** Exercise data follows **
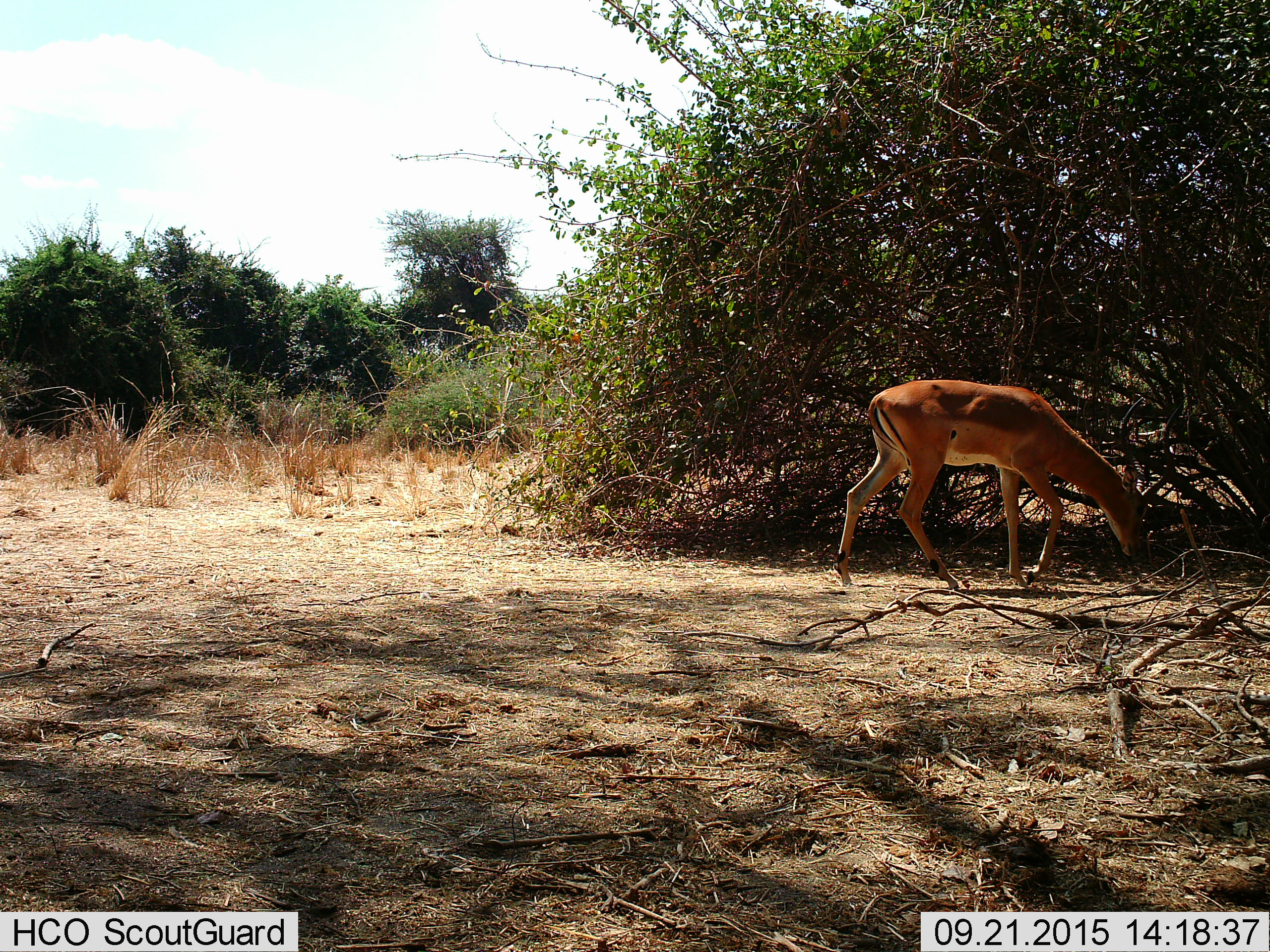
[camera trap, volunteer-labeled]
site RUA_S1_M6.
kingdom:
** End of Exercise data **
**Requirement**
An exact copy of the material above is required, minus its images.

**Exercise answer**
[camera trap, volunteer-labeled]
site RUA_S1_M6.
kingdom:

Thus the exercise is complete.